[Pallas] Indirect gather via one-hot matmul codegen

thcmbs · thcmbs · commit eb0009411564 · 2026-04-17T09:41:52.000Z
diff --git a/helion/_compiler/pallas/plan_tiling.py b/helion/_compiler/pallas/plan_tiling.py
@@ -64,6 +64,17 @@ class NonePattern(IndexingPattern):
     """None index pattern (broadcasting dimension) - allow tiling."""
 
 
+@dataclass
+class IndirectGatherPattern(IndexingPattern):
+    """Pattern for table[idx_tensor, :] where idx_tensor is a runtime tensor.
+
+    Codegen emits one_hot(idx, V) @ table. The table's first dim gets a None
+    BlockSpec (entire table in VMEM, no tiling on that dim).
+    """
+
+    idx_block_id: int | None = None
+
+
 @dataclass
 class DimensionTiling:
     """Tiling decision for a specific dimension of a tensor
@@ -183,6 +194,11 @@ def _detect_indexing_pattern(
 
     if isinstance(idx, torch.fx.Node):
         idx_val = idx.meta.get("val")
+        if isinstance(idx_val, torch.Tensor):
+            idx_block_id: int | None = None
+            if idx_val.ndim >= 1:
+                idx_block_id = env.get_block_id(idx_val.shape[0])
+            return IndirectGatherPattern(idx_block_id=idx_block_id)
         if isinstance(idx_val, torch.SymInt):
             block_id = env.get_block_id(idx_val)
             if block_id is not None:
@@ -270,6 +286,9 @@ def _try_set_tiling_block_id(new_block_id: int) -> None:
     elif isinstance(pattern, NonePattern):
         pass
 
+    elif isinstance(pattern, IndirectGatherPattern):
+        _disallow_tiling()
+
     if isinstance(pattern, (TilePattern, TileBeginWithOffsetPattern)):
         block_size = env.block_sizes[pattern.block_id].from_config(config)
         if isinstance(block_size, int):
diff --git a/helion/language/memory_ops.py b/helion/language/memory_ops.py
@@ -304,6 +304,102 @@ def _pallas_generated_index_code(
     )
 
 
+# Conservative VMEM threshold for gather tables. Emits a clear error
+# instead of a generic Mosaic OOM. Should be replaced with context-aware
+# VMEM budget accounting (e.g. querying actual capacity and other allocations).
+_PALLAS_GATHER_VMEM_THRESHOLD_BYTES = 16 << 20  # 16 MiB
+
+
+def _pallas_indirect_gather_positions(
+    indexing_patterns: list[object],
+) -> list[int]:
+    from .._compiler.pallas.plan_tiling import IndirectGatherPattern
+
+    return [
+        i
+        for i, p in enumerate(indexing_patterns)

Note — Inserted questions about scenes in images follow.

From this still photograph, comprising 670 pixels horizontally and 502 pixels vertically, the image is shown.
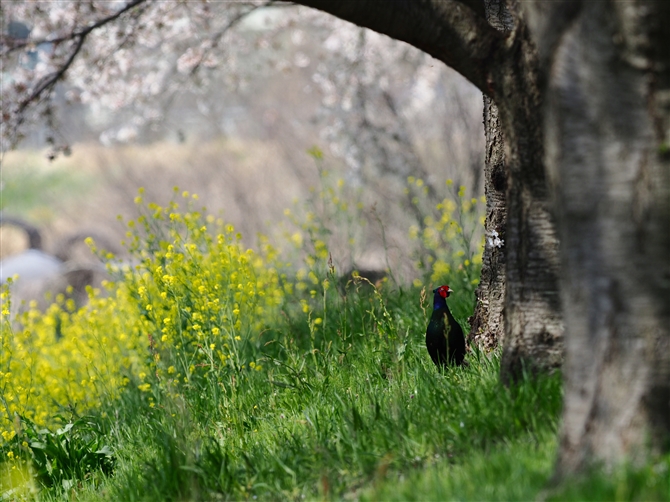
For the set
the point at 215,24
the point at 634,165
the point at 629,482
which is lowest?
the point at 629,482

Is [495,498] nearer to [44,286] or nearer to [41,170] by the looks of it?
[44,286]

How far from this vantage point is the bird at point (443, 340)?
12.3 feet

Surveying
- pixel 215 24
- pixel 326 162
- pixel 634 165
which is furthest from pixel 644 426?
pixel 326 162

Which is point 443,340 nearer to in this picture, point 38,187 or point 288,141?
point 288,141

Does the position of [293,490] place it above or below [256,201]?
below

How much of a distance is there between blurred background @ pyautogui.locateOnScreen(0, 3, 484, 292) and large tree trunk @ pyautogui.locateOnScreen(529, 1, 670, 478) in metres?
3.23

+        if isinstance(p, IndirectGatherPattern)
+    ]
+
+
+def _pallas_emit_gather_load(
+    state: CodegenState,
+    tensor: torch.Tensor,
+    subscript: list[object] | tuple[object, ...],
+    indexing_patterns: list[object],
+    indirect_positions: list[int],
+    name: str,
+) -> ast.AST:
+    """Emit a one-hot matmul gather: one_hot(idx, V) @ table."""
+    from .._compiler.pallas.plan_tiling import IndirectGatherPattern
+
+    if len(indirect_positions) > 1:
+        raise NotImplementedError(
+            "Pallas backend: gather with multiple indirect dims is not supported"
+        )
+    indirect_pos = indirect_positions[0]
+    if indirect_pos != 0:
+        raise NotImplementedError(
+            "Pallas backend: indirect gather is only supported on dim 0"
+        )
+    pattern = indexing_patterns[indirect_pos]
+    assert isinstance(pattern, IndirectGatherPattern)
+
+    table_bytes = tensor.numel() * tensor.dtype.itemsize
+    if (
+        isinstance(table_bytes, int)
+        and table_bytes > _PALLAS_GATHER_VMEM_THRESHOLD_BYTES
+    ):
+        raise NotImplementedError(
+            f"Pallas backend: indirect gather requires the full table in VMEM "
+            f"({table_bytes} bytes > {_PALLAS_GATHER_VMEM_THRESHOLD_BYTES} byte "
+            f"threshold). Tile the kernel so the gathered table fits, or use a "
+            f"different access pattern."
+        )
+
+    if not tensor.dtype.is_floating_point:
+        raise NotImplementedError(
+            f"Pallas backend: indirect gather requires a floating-point table, "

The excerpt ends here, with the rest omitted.